Forest communities change over time and so does the amount of carbon being sequestered and stored in those forests. Linking forest communities to carbon cycling can improve knowledge about the feedbacks between forest dynamics and climate change.

Forest communities—tree species that commonly co-occur—are constantly changing as trees die and new trees replace them. At the same time, carbon moves from the live to the dead carbon pool. A challenge is to determine the amount of carbon being sequestered and stored by these forest communities as they change over time. Northern Research Station scientists and collaborators borrowed an approach from text mining research, an artificial intelligence (AI)-based discipline focused on extracting information from written data, to determine how commonly co-occurring words (species) in sentences (forest inventory plots) form topics (communities). Scientists used over 20,000 remeasurements of around 5,600 Forest Inventory and Analysis (FIA) plots in the Great Lakes region to evaluate how forest communities change over time.

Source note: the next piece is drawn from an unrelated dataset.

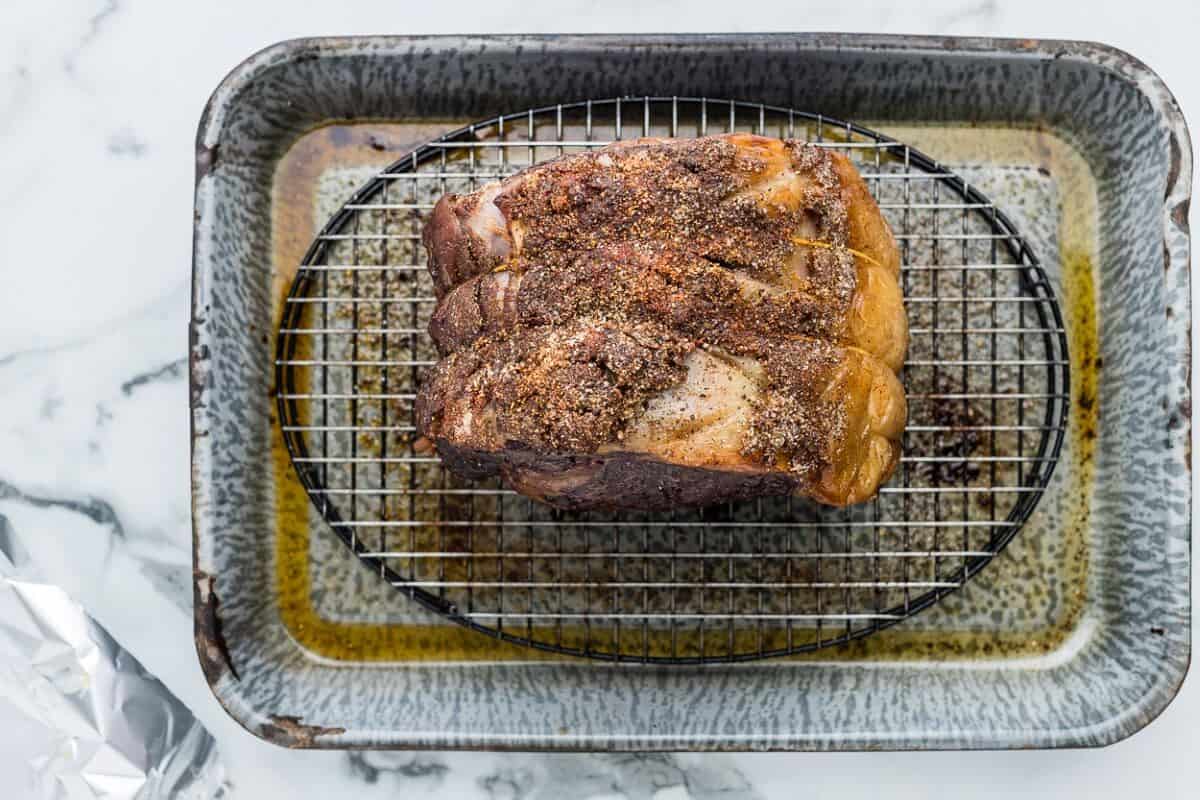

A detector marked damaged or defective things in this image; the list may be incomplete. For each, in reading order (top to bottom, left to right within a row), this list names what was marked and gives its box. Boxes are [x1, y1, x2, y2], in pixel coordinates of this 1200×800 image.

rusted spot on pan [192, 568, 236, 681]
rusted spot on pan [256, 714, 343, 748]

The findings quantified how much carbon was stored in each of six unique forest communities identified by the text mining algorithm. For example, the sugar maple-basswood community had the most live carbon, but the fir-cedar-birch community had the most standing dead carbon. The findings also showed that a combination of both the forest community and the forest structure in the FIA plots best predicted changes to the carbon pools. These improved knowledge areas can inform forest managers how shifts in their forests’ community composition and structure may impact their forests’ ability to capture and store carbon to further combat climate change.